Berdasarkan laporan Statistik Politik 2024 yang dirilis BPS dan bersumber dari data KPU, anggota DPR dengan pendidikan S1 menjadi yang terbanyak, yakni 155 orang, disusul S2 sebanyak 119 orang, SMA 63 orang, S3 sebanyak 29 orang, dan D3 hanya 3 orang. Sementara itu, 211 anggota lainnya tidak mencantumkan informasi pendidikan dalam data yang dipublikasikan.
Temuan ini kemudian ramai dibahas di media sosial. Banyak warganet mempertanyakan mengapa informasi pendidikan ratusan wakil rakyat tersebut tidak tersedia, sementara sebagian lainnya menilai persoalan ini menyangkut transparansi dan keterbukaan informasi publik.
Meski demikian, perlu dicatat bahwa “tidak mencantumkan pendidikan” bukan berarti tidak memiliki ijazah atau tidak pernah menempuh pendidikan formal. Data yang dipublikasikan hanya menunjukkan bahwa informasi pendidikan mereka tidak tercantum dalam basis data yang digunakan dalam publikasi statistik tersebut.

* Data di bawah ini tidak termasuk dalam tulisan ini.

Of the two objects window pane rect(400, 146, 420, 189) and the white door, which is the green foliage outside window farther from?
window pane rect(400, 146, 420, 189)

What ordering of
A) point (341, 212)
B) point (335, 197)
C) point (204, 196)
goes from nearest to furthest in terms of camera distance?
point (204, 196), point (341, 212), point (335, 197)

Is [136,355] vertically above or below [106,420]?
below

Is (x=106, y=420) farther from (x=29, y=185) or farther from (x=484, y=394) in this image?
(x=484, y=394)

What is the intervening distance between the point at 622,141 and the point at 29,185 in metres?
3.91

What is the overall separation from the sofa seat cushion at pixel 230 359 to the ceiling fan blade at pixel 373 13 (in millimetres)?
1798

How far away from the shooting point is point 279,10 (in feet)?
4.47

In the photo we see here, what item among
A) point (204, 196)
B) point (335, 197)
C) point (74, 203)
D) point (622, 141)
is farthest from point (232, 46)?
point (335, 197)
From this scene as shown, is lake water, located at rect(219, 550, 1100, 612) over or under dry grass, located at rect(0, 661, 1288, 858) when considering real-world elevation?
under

Di tengah tuntutan transparansi yang semakin tinggi terhadap pejabat publik, angka 211 itu kini menjadi sorotan. Bukan karena tingkat pendidikannya, melainkan karena publik ingin mengetahui rekam jejak lengkap para wakil rakyat yang duduk di kursi parlemen dan membuat kebijakan untuk jutaan rakyat Indonesia.
Sumber: Laporan Statistik Politik 2024 BPS berdasarkan data KPU, diolah dan dipublikasikan oleh DataIndonesia.